::: SOURCE DOCUMENT :::

# Pallets of your dreams!



## SalvageCraft (Jun 26, 2011)

In the spirit of Bertha's famous ""Handplanes of your dreams"":http://lumberjocks.com/topics/26023 , how about a post dedicated to our favorite reclaimed wood projects, ideas, and musings?

Here's one of my favorites built from reclaimed fir flooring and mixed pallet pieces (sorry for pic quality):









This post is brought to you courtesy of the humble pallet:


----------



## bruc101 (Sep 13, 2008)

That's awesome. Love to see furniture out of reclaimed wood. We get solid surface counter top materials on large skids and have made a lot of farm table legs from the skids. Takes some time to get all the nails out of them but well worth the time and the nail holes add…character that women seem to love.


----------



## canadianchips (Mar 12, 2010)

My boss gave me 6 pallets couple of weekds ago. This is all I made from them SO FAR !
I like re-cycled wood. Old cedar doors are my favorite. Pallets are good too…......because its FREE !


----------



## BentheViking (May 19, 2011)

:::

__TASKS AND EXERCISES__.
A: Reproduce the stretch of the reclaimed-wood thread from "## canadianchips (Mar" through "too…......because its FREE !", word for word.
B: Write the next part of the reclaimed-wood thread, picking up right after its final line.
The items have no connection to the reclaimed-wood thread.

::: SUPPLIED INFORMATION :::

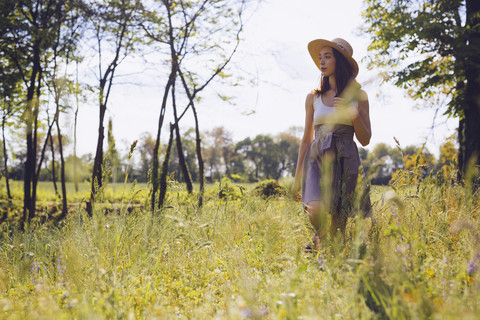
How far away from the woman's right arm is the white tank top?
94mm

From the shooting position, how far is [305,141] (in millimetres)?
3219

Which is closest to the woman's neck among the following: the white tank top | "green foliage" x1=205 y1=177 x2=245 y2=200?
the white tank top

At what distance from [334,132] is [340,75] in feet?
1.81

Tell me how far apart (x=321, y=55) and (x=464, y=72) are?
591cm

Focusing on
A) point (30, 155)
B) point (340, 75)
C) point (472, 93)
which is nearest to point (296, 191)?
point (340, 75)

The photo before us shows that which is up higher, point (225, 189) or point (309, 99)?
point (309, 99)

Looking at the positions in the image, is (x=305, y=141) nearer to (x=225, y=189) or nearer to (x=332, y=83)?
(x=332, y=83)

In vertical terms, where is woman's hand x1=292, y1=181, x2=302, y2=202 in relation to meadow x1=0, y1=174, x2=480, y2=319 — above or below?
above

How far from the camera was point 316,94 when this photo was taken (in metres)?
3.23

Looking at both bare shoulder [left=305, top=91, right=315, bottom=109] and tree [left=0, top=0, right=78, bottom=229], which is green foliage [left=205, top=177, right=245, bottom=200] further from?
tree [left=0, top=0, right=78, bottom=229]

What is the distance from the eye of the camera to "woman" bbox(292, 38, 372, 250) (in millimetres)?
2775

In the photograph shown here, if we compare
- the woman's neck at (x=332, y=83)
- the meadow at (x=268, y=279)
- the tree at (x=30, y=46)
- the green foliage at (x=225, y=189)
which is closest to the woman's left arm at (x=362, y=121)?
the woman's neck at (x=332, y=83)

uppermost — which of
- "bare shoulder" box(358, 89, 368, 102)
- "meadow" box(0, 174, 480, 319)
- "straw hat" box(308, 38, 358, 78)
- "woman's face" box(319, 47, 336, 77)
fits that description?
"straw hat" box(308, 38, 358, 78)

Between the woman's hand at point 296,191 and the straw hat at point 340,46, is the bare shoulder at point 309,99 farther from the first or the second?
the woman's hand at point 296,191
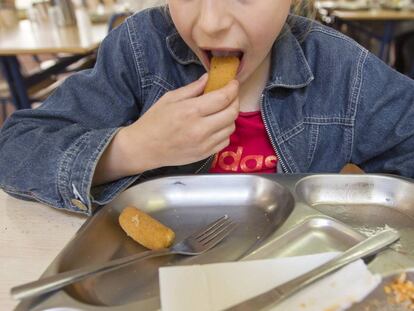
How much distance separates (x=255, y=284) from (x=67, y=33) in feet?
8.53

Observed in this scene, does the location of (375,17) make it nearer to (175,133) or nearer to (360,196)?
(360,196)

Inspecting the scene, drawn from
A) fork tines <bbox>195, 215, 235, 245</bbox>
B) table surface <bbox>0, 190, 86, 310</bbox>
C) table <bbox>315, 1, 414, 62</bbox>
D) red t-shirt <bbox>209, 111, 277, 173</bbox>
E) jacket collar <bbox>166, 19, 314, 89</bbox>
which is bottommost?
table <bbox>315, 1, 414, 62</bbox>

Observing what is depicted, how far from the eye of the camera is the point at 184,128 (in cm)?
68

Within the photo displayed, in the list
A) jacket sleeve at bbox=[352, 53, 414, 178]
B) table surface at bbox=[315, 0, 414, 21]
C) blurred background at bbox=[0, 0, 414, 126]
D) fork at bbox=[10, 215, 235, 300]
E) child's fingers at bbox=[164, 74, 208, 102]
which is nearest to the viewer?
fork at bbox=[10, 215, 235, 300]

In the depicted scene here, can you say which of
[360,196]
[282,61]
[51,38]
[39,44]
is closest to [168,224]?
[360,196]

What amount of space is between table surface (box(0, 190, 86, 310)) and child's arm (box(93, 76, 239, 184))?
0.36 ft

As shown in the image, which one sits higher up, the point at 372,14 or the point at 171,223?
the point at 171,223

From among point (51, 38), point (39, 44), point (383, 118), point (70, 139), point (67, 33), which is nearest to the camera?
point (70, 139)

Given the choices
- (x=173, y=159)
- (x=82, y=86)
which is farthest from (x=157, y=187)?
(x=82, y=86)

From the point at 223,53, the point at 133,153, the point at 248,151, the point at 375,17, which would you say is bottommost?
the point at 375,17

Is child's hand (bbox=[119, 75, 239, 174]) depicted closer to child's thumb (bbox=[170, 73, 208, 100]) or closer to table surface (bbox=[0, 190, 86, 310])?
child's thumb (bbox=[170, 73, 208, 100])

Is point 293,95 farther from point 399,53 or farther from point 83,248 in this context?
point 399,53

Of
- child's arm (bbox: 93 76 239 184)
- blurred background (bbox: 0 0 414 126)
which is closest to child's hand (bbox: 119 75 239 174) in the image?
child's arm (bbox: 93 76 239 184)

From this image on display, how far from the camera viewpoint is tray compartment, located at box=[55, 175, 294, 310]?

:::

__ANSWERS TO THE PROBLEMS__.
A:
## canadianchips (Mar 12, 2010)

My boss gave me 6 pallets couple of weekds ago. This is all I made from them SO FAR !
I like re-cycled wood. Old cedar doors are my favorite. Pallets are good too…......because its FREE !

B:
Considering I have an endless supply of pallets available to me I am going to be watching this forum and hope it does even half as well as "handplanes of your dreams"


----------



## JoeLyddon (Apr 22, 2007)

Very NICE!

That's the way to use Pallets!

Great Job!


----------



## Beginningwoodworker (May 5, 2008)

Nice wood!


----------



## murch (Mar 20, 2011)

Hope this thread runs. Hooray for the Scavengers!!


----------



## Fishfreak911 (Jul 14, 2010)

I have been a dumpster diver all of my life. It started with the need to eat, but I quickly learned that much can be gained for free if ou know what, where, and when to look, and are willing to put invest the elbow grease to make something out of someone else's trash.

Many of my pieces of personal furniture contain much repurposed lumber that would have been otherwise tossed in the trash. Most of said wood was obtained from my employers, manufacturers who toss their scrap when it builds up too much. Here are two examples that contain high percentages of scrap wood.

First, I found a used 4×4 used to sticker an incoming lift of lumber. I noticed how heavy it was and took it home before it got tossed. It turned out to be a gorgeous, refractive piece of hardwood with a warm orange glow to it. I paired it with some pieces of ebony I had left over from another project, and voila! A christma gift for my wife. We love it, and it sits proudly on our fireplace mantle.





The next piece is a 5 drawer chest made from old discarded mahogany doors. I literally pulled this solid Genuine Mahogany from a 40yd, dumpster at a door & window manufacturer.



Note the pieces of dowels showing in the underside of the lid. They are kind of like battle scars.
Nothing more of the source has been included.